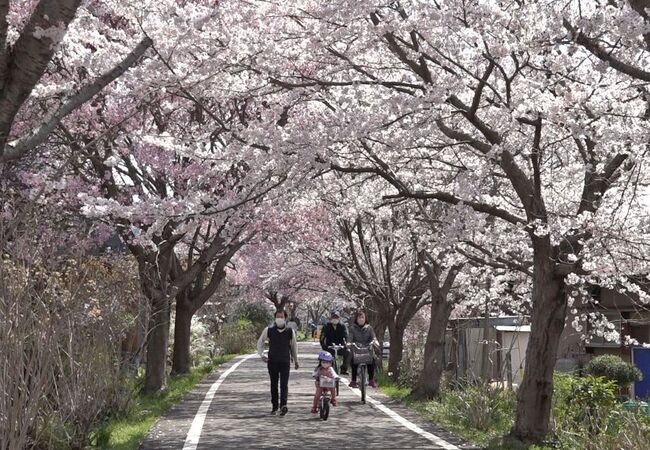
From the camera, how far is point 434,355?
19625 mm

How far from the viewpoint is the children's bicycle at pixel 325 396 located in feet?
49.3

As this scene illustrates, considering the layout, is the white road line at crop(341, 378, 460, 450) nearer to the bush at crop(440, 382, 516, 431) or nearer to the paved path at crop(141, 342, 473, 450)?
the paved path at crop(141, 342, 473, 450)

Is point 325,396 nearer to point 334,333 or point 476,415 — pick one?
point 476,415

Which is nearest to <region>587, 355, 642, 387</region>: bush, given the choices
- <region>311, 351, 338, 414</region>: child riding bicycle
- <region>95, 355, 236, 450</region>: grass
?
<region>311, 351, 338, 414</region>: child riding bicycle

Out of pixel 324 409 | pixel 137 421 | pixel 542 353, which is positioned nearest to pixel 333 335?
pixel 324 409

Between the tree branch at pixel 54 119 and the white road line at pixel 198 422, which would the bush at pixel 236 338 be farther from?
the tree branch at pixel 54 119

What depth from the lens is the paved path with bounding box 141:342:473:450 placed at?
12.1 meters

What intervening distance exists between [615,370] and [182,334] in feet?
40.8

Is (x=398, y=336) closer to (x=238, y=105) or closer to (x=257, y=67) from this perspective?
(x=238, y=105)

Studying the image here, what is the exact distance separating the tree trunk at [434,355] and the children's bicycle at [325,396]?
428cm

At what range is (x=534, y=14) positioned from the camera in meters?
9.23

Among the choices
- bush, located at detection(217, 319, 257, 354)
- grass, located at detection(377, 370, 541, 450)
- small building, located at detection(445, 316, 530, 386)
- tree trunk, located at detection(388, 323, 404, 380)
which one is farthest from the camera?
bush, located at detection(217, 319, 257, 354)

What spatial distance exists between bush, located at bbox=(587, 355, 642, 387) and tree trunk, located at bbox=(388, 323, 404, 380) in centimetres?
764

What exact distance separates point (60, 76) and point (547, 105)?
991 cm
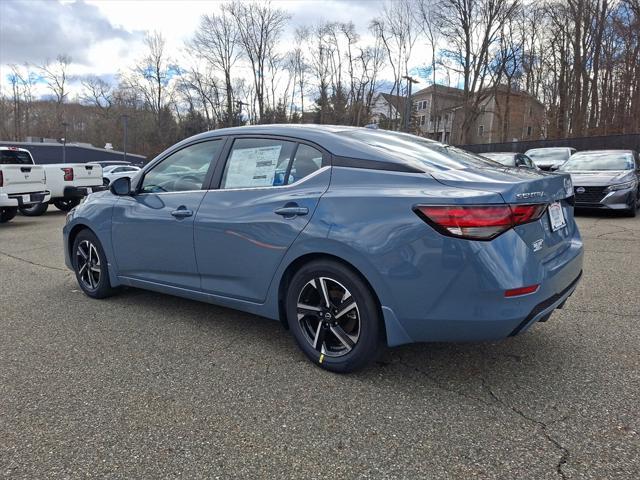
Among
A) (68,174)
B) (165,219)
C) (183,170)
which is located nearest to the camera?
(165,219)

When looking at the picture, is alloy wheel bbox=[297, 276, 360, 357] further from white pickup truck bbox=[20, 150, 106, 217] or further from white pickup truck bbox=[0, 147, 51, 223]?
white pickup truck bbox=[20, 150, 106, 217]

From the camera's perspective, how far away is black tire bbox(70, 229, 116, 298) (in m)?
4.48

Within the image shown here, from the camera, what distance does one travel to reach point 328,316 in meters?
2.89

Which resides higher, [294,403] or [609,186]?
[609,186]

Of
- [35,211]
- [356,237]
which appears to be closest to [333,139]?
[356,237]

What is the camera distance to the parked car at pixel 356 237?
2424 mm

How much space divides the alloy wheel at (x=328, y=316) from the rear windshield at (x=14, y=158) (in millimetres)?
10419

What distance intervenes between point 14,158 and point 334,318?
10.9 m

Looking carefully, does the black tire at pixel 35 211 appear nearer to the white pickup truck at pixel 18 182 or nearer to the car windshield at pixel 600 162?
the white pickup truck at pixel 18 182

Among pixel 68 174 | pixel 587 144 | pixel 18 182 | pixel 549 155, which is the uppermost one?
pixel 587 144

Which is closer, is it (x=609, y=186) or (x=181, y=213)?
(x=181, y=213)

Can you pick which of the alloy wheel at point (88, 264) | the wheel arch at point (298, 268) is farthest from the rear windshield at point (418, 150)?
the alloy wheel at point (88, 264)

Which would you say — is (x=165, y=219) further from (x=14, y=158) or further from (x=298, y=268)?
(x=14, y=158)

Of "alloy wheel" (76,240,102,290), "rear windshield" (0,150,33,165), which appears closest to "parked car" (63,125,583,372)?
"alloy wheel" (76,240,102,290)
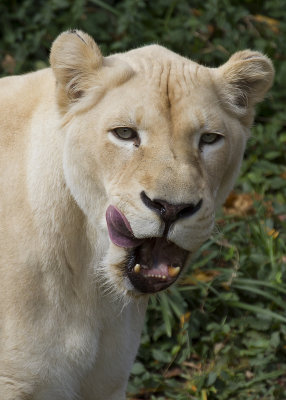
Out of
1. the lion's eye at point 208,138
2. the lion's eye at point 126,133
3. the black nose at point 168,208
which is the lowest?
the black nose at point 168,208

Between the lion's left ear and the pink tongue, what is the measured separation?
56 centimetres

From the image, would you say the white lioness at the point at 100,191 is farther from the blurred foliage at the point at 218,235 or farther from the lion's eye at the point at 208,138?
the blurred foliage at the point at 218,235

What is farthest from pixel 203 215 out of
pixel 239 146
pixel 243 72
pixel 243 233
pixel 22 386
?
pixel 243 233

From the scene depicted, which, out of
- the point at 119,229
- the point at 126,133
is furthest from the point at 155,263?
the point at 126,133

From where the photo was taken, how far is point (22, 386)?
9.43 feet

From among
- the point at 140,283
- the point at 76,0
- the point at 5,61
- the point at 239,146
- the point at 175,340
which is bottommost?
the point at 175,340

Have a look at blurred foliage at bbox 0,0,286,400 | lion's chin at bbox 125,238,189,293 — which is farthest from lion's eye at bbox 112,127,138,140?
blurred foliage at bbox 0,0,286,400

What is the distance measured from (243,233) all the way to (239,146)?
1999 mm

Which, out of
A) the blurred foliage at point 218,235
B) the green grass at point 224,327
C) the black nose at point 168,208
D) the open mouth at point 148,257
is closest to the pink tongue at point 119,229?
the open mouth at point 148,257

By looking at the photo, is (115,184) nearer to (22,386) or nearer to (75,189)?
(75,189)

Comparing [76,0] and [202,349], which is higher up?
[76,0]

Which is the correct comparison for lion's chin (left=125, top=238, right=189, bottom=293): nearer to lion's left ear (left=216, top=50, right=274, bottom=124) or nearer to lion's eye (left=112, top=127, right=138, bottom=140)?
lion's eye (left=112, top=127, right=138, bottom=140)

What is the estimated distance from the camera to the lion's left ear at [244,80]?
2.79 meters

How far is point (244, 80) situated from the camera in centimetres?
285
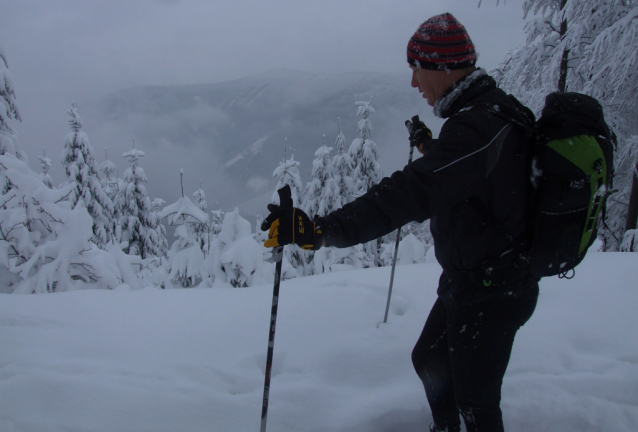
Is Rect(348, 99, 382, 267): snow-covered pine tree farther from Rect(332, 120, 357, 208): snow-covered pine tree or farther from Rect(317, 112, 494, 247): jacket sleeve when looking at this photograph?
Rect(317, 112, 494, 247): jacket sleeve

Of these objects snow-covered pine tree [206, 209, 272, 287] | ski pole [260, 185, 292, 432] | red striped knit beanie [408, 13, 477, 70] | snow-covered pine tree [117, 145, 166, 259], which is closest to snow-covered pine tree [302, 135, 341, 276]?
snow-covered pine tree [206, 209, 272, 287]

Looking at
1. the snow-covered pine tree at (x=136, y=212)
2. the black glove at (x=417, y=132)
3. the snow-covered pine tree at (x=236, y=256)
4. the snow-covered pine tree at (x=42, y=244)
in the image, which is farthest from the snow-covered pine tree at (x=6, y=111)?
the black glove at (x=417, y=132)

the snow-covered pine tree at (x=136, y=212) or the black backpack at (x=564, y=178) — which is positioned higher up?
the snow-covered pine tree at (x=136, y=212)

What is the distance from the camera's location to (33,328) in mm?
3111

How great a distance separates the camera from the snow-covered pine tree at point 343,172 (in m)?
19.6

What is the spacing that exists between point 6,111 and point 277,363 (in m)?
14.9

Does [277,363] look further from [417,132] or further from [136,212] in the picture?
[136,212]

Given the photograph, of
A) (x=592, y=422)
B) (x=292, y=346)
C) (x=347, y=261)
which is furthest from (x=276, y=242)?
(x=347, y=261)

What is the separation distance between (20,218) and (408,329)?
7442 millimetres

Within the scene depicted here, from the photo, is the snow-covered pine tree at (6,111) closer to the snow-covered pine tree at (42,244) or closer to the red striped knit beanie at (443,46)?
the snow-covered pine tree at (42,244)

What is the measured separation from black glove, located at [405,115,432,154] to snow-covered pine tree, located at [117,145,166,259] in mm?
22761

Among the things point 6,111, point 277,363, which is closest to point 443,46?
point 277,363

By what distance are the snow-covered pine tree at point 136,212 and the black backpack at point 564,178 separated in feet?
80.0

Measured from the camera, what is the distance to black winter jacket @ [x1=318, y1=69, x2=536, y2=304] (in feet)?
5.00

■ ■ ■ ■ ■

=== Objective ===
Return every line of the material above verbatim, leaving out the pictures.

=== Finished task ===
From the camera, how far is point 434,355?
19625 mm

How far from the viewpoint is the children's bicycle at pixel 325 396 located in feet?
49.3

As this scene illustrates, considering the layout, is the white road line at crop(341, 378, 460, 450) nearer to the bush at crop(440, 382, 516, 431) or nearer to the paved path at crop(141, 342, 473, 450)?
the paved path at crop(141, 342, 473, 450)

Is point 325,396 nearer to point 334,333 or point 476,415 — pick one?
point 476,415

Which is nearest to <region>587, 355, 642, 387</region>: bush, given the choices
- <region>311, 351, 338, 414</region>: child riding bicycle
- <region>95, 355, 236, 450</region>: grass
?
<region>311, 351, 338, 414</region>: child riding bicycle

Out of pixel 324 409 | pixel 137 421 | pixel 542 353, which is positioned nearest to pixel 333 335?
pixel 324 409

Between the tree branch at pixel 54 119 and the white road line at pixel 198 422, which would the bush at pixel 236 338 be farther from?
the tree branch at pixel 54 119

What depth from the lens is the paved path with bounding box 141:342:473:450 placed at?
12.1 meters

What intervening distance exists between [615,370] and [182,334] in feet?
40.8

Is (x=398, y=336) closer to (x=238, y=105) or closer to (x=257, y=67) from this perspective?
(x=238, y=105)

Studying the image here, what is the exact distance separating the tree trunk at [434,355] and the children's bicycle at [325,396]?
428cm

At what range is (x=534, y=14) positioned from the camera in meters?
9.23

Among the choices
- bush, located at detection(217, 319, 257, 354)
- grass, located at detection(377, 370, 541, 450)
- small building, located at detection(445, 316, 530, 386)
- tree trunk, located at detection(388, 323, 404, 380)
which one is farthest from the camera?
bush, located at detection(217, 319, 257, 354)

What spatial distance exists between bush, located at bbox=(587, 355, 642, 387) and tree trunk, located at bbox=(388, 323, 404, 380) in centimetres?
764

What exact distance separates point (60, 76) and point (547, 105)?
991 cm
Among
A) (68,174)
B) (165,219)
C) (183,170)
which is located nearest to the camera?
(165,219)

When looking at the picture, is alloy wheel bbox=[297, 276, 360, 357] further from white pickup truck bbox=[20, 150, 106, 217] or further from white pickup truck bbox=[0, 147, 51, 223]?
white pickup truck bbox=[20, 150, 106, 217]

From the camera's perspective, how far away is black tire bbox(70, 229, 116, 298) (in m)?
4.48

Within the image shown here, from the camera, what distance does one travel to reach point 328,316 in meters?
2.89

Which resides higher, [294,403] or [609,186]?
[609,186]

Of
- [35,211]
- [356,237]
which appears to be closest to [333,139]?
[356,237]

What is the camera distance to the parked car at pixel 356 237?
2424 mm

How much space divides the alloy wheel at (x=328, y=316) from the rear windshield at (x=14, y=158) (in millimetres)?
10419

What distance intervenes between point 14,158 and point 334,318?
10.9 m

Looking carefully, does the black tire at pixel 35 211 appear nearer to the white pickup truck at pixel 18 182 or nearer to the car windshield at pixel 600 162?
the white pickup truck at pixel 18 182

Among pixel 68 174 | pixel 587 144 | pixel 18 182 | pixel 549 155, which is the uppermost one?
pixel 587 144

Which is closer, is it (x=609, y=186) or (x=181, y=213)?
(x=181, y=213)

Can you pick which of the alloy wheel at point (88, 264) | the wheel arch at point (298, 268) is farthest from the rear windshield at point (418, 150)?
the alloy wheel at point (88, 264)

Which would you say — is (x=165, y=219) further from (x=14, y=158) or further from (x=298, y=268)?
(x=14, y=158)

Of "alloy wheel" (76,240,102,290), "rear windshield" (0,150,33,165), which appears closest to "parked car" (63,125,583,372)?
"alloy wheel" (76,240,102,290)
Out of
1. the lion's eye at point 208,138
2. the lion's eye at point 126,133
3. the black nose at point 168,208
which is the lowest?
the black nose at point 168,208

Between the lion's left ear and the pink tongue, what is the measured separation?
56 centimetres

From the image, would you say the white lioness at the point at 100,191 is farther from the blurred foliage at the point at 218,235 or farther from the lion's eye at the point at 208,138?
the blurred foliage at the point at 218,235

What is farthest from pixel 203 215 out of
pixel 239 146
pixel 243 72
pixel 243 233
pixel 22 386
?
pixel 243 233

From the scene depicted, which, out of
- the point at 119,229
- the point at 126,133
is furthest from the point at 155,263?
the point at 126,133

From where the photo was taken, how far is point (22, 386)?
9.43 feet

From among
- the point at 140,283
- the point at 76,0
- the point at 5,61
- the point at 239,146
- the point at 175,340
which is bottommost?
the point at 175,340

Have a look at blurred foliage at bbox 0,0,286,400 | lion's chin at bbox 125,238,189,293 — which is farthest from lion's eye at bbox 112,127,138,140?
blurred foliage at bbox 0,0,286,400

What is the distance measured from (243,233) all the way to (239,146)?
1999 mm

Which, out of
A) the blurred foliage at point 218,235
B) the green grass at point 224,327
C) the black nose at point 168,208
D) the open mouth at point 148,257
is closest to the pink tongue at point 119,229?
the open mouth at point 148,257

By looking at the photo, is (115,184) nearer to (22,386) or nearer to (75,189)?
(75,189)

Comparing [76,0] and [202,349], which is higher up?
[76,0]

Which is the correct comparison for lion's chin (left=125, top=238, right=189, bottom=293): nearer to lion's left ear (left=216, top=50, right=274, bottom=124) or nearer to lion's eye (left=112, top=127, right=138, bottom=140)?
lion's eye (left=112, top=127, right=138, bottom=140)

What is the estimated distance from the camera to the lion's left ear at [244,80]?
2.79 meters

How far is point (244, 80) situated from the camera in centimetres?
285
Is Rect(348, 99, 382, 267): snow-covered pine tree farther from Rect(332, 120, 357, 208): snow-covered pine tree or farther from Rect(317, 112, 494, 247): jacket sleeve when looking at this photograph?
Rect(317, 112, 494, 247): jacket sleeve

Of these objects snow-covered pine tree [206, 209, 272, 287] | ski pole [260, 185, 292, 432] | red striped knit beanie [408, 13, 477, 70] | snow-covered pine tree [117, 145, 166, 259], which is closest to snow-covered pine tree [302, 135, 341, 276]?
snow-covered pine tree [206, 209, 272, 287]

Looking at
1. the snow-covered pine tree at (x=136, y=212)
2. the black glove at (x=417, y=132)
3. the snow-covered pine tree at (x=236, y=256)
4. the snow-covered pine tree at (x=42, y=244)
in the image, which is farthest from the snow-covered pine tree at (x=6, y=111)?
the black glove at (x=417, y=132)

the snow-covered pine tree at (x=136, y=212) or the black backpack at (x=564, y=178) — which is positioned higher up?
the snow-covered pine tree at (x=136, y=212)

What is the distance from the camera's location to (33,328) in mm?
3111

How great a distance separates the camera from the snow-covered pine tree at point 343,172 (in m)?
19.6

What is the spacing that exists between point 6,111 and point 277,363 (in m)?
14.9

Does [277,363] look further from [417,132] or further from [136,212] in the picture?
[136,212]

Given the photograph, of
A) (x=592, y=422)
B) (x=292, y=346)
C) (x=347, y=261)
which is furthest from (x=276, y=242)?
(x=347, y=261)

What is the separation distance between (20,218) and (408,329)?
7442 millimetres

Within the scene depicted here, from the photo, is the snow-covered pine tree at (6,111) closer to the snow-covered pine tree at (42,244) or closer to the red striped knit beanie at (443,46)?
the snow-covered pine tree at (42,244)

What is the measured separation from black glove, located at [405,115,432,154] to snow-covered pine tree, located at [117,145,166,259] in mm?
22761

Among the things point 6,111, point 277,363, which is closest to point 443,46?
point 277,363

By what distance are the snow-covered pine tree at point 136,212 and the black backpack at point 564,178 separated in feet?
80.0

Measured from the camera, what is the distance to black winter jacket @ [x1=318, y1=69, x2=536, y2=304] (in feet)?
5.00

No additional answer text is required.